Gross domestic product expanded 0.9 percent last year, the slowest pace since 2009. At the start of 2012, Mantega predicted the stimulus would help the economy expand 4.5 percent, while economists surveyed by the central bank forecast growth of 3.3 percent.
“Mantega fooled everyone,” Gouveia said in a phone interview from Sao Paulo. “And the additional measures taken throughout 2012 not only didn’t boost economic activity, but also pushed stocks lower.”
The central bank has held the benchmark rate at a record-low 7.25 percent since October even as inflation quickened to 6.3 percent, within 0.2 percentage point of the upper end of its target range. Mantega told lawmakers on March 21 that missing an economic forecast isn’t a “mortal sin” given that the world economy remains sluggish.

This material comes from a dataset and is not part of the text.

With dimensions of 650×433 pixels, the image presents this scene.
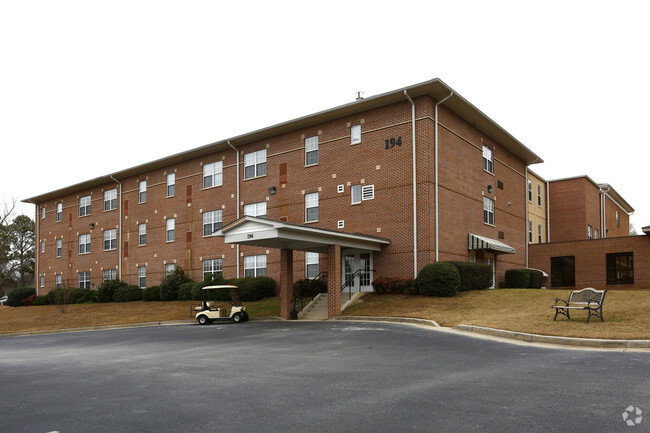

The Finance Ministry’s press office declined to comment further on Mantega’s forecasts and the Bovespa’s slump. The Presidential Palace’s press office didn’t respond to an e-mailed request for comment.
While Brazilian analysts’ stock forecasts were the worst in the world, this shouldn’t be seen as a reflection of their skill level because everyone was surprised that the economy didn’t pick up, said Michael Shaoul, chairman of New York-based Marketfield Asset Management.
“I wouldn’t have expected the analysts to see the deterioration,” Shaoul, who has had an underweight position on Brazilian stocks since mid-2011, said in a phone interview. “Everybody fell into the same trap.”
The Bovespa’s 7.5 percent plunge in the first quarter marks the worst start to a year since 1995 as economic data signal a pickup remains elusive. Industrial production contracted 2.5 percent in February from January, the most since Dec. 2008, while consumer confidence dropped for a sixth month in March.
“We’re at a patch where it’s hard to tell if the economy is going to accelerate or remain in the slow growth period we’ve seen in the last year,” Henderson’s Cowley said.“And that’s feeding through to analysts’ estimates, as companies are not meeting expectations.”